YOUR TASKS:
[A] In the trading-strategy text, reproduce the stretch from "I’ve been grinding" through "a bad trade.", swapping "stop-loss" for "stop-loss limit".
[B] Condense the paragraph of the trading-strategy text that begins "Stay far away from coins" into a short bulleted list that keeps its main facts.

DOCUMENT EXCERPT:
——

I’ve been grinding in this space for seven years. I started with just 30,000, and now my account has surpassed 50 million. What’s kept me alive until today is the “Half Position Rule”—it sounds conservative, but I average 70% returns per month. I once taught a student who doubled their capital in three months using this approach. Today, I want to share the strategies I’ve summarized over the years—those who get it, get it.



First, let’s talk about position management. Split your capital into five parts, and only use one-fifth for any single trade. Set a 10% stop-loss for each position. That way, even if you get five trades in a row wrong, you’ll only lose 10%. But if you catch the right trend just once, taking profit above 10% is easy, so you don’t have to worry about getting stuck in a bad trade.

Following the trend is always more reliable than trying to pick the bottom. A rebound in a downtrend? Most of the time, that’s just a bull trap. A pullback in an uptrend? That’s the real opportunity to get in. If you want to make quick money, it’s simple: follow the trend—don’t always bet on a reversal.

Stay far away from coins that have surged in the short term. Whether it’s a major coin or a small cap, sustained consecutive rallies are actually rare. After a price skyrockets in the short term, it gets much harder for it to keep climbing. If you see heavy volume at highs but the price isn’t moving, that’s basically a sign it can’t go any higher—most likely a pullback is coming. Everyone knows this, but there’s always someone who can’t resist taking a gamble.

MACD is my most commonly used entry and exit indicator. When DIF and DEA form a golden cross below the zero axis and then break above it, that’s a relatively reliable entry point. If MACD forms a death cross above the zero axis and turns downward, it’s time to reduce your position—don’t hesitate.

——

DATA PROVIDED:
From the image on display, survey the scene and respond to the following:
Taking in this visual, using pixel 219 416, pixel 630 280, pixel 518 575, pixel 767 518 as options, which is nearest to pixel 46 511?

——

SOLUTIONS PER TASK:
[A]
I’ve been grinding in this space for seven years. I started with just 30,000, and now my account has surpassed 50 million. What’s kept me alive until today is the “Half Position Rule”—it sounds conservative, but I average 70% returns per month. I once taught a student who doubled their capital in three months using this approach. Today, I want to share the strategies I’ve summarized over the years—those who get it, get it.



First, let’s talk about position management. Split your capital into five parts, and only use one-fifth for any single trade. Set a 10% stop-loss limit for each position. That way, even if you get five trades in a row wrong, you’ll only lose 10%. But if you catch the right trend just once, taking profit above 10% is easy, so you don’t have to worry about getting stuck in a bad trade.

[B]
- Avoid coins that have surged in the short term, whether major coins or small caps.
- Sustained consecutive rallies are rare, and after a short-term spike it gets much harder for the price to keep climbing.
- Heavy volume at highs with a price that isn't moving signals that it can't go higher and a pullback is likely.
- Everyone knows this, yet someone always gambles anyway.